STATED EXERCISE 1
Please copy the records verbatim, everything from the line containing "Could you tell" down to the end of the records.

====

Check whether binary tree contains only one path
When there is only one path from the root of a tree to a leaf, it is called a single path or one path tree. In other words, there should be no more than one child node in a tree node. For example.

Our goal is to detect or check tree contains single path or not. Here given code implementation process.
/*
C Program
Check whether binary tree contains only one path
*/
#include <stdio.h>
#include <stdlib.h>
// Tree Node
struct TreeNode
{
int data;
struct TreeNode *left;
struct TreeNode *right;
};
// Binary Tree
struct BinaryTree
{
struct TreeNode *root;
};
// Create new tree
struct BinaryTree *newTree()
{
// Create dynamic node
struct BinaryTree *tree =
(struct BinaryTree *) malloc(sizeof(struct BinaryTree));
if (tree != NULL)
{
tree->root = NULL;
}
else
{
printf("Memory Overflow to Create tree Tree\n");
}
// return new tree
return tree;
}
// returns a new node of tree
struct TreeNode *newTreeNode(int data)
{
// Create dynamic node
struct TreeNode *node =
(struct TreeNode *) malloc(sizeof(struct TreeNode));
if (node != NULL)

====

STATED EXERCISE 2
Name every member declared in the two structs of the binary tree excerpt.

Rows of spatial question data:
====

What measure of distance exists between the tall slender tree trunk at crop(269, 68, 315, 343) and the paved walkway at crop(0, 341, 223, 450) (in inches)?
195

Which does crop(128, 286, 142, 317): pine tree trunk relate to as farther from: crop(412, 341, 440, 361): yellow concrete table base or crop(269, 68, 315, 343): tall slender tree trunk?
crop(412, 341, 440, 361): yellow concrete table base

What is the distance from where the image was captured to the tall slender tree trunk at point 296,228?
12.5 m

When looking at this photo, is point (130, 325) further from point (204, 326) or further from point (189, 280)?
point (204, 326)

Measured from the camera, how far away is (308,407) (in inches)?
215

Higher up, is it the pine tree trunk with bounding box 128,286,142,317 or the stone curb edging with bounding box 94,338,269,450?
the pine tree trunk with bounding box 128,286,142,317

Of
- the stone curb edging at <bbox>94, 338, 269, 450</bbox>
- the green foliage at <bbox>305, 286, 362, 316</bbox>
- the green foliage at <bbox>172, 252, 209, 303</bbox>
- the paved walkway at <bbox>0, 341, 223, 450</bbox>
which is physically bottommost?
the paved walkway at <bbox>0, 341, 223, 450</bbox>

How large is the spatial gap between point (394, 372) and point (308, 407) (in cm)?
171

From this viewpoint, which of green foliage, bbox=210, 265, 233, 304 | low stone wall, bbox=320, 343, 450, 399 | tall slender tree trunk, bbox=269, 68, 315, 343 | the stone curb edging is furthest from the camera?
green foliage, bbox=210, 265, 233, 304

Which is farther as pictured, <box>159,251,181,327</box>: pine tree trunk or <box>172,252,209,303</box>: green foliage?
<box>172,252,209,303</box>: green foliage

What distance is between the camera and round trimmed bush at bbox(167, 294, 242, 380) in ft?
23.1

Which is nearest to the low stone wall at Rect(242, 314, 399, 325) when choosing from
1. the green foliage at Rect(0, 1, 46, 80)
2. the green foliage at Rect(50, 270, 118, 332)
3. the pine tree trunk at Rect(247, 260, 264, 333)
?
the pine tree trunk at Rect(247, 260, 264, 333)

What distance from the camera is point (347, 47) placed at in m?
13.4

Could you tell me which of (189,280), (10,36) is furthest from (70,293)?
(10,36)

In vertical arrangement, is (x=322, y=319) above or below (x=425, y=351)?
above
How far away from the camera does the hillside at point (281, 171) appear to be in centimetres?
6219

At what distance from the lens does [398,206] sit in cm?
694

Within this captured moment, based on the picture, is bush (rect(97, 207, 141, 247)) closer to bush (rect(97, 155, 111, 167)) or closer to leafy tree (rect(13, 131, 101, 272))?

====

EXERCISE SOLUTION 1
Could you tell me which of (189,280), (10,36) is furthest from (70,293)?
(10,36)

In vertical arrangement, is (x=322, y=319) above or below (x=425, y=351)?
above
How far away from the camera does the hillside at point (281, 171) appear to be in centimetres?
6219

At what distance from the lens does [398,206] sit in cm?
694

Within this captured moment, based on the picture, is bush (rect(97, 207, 141, 247)) closer to bush (rect(97, 155, 111, 167)) or closer to leafy tree (rect(13, 131, 101, 272))?

EXERCISE SOLUTION 2
data, left, right, root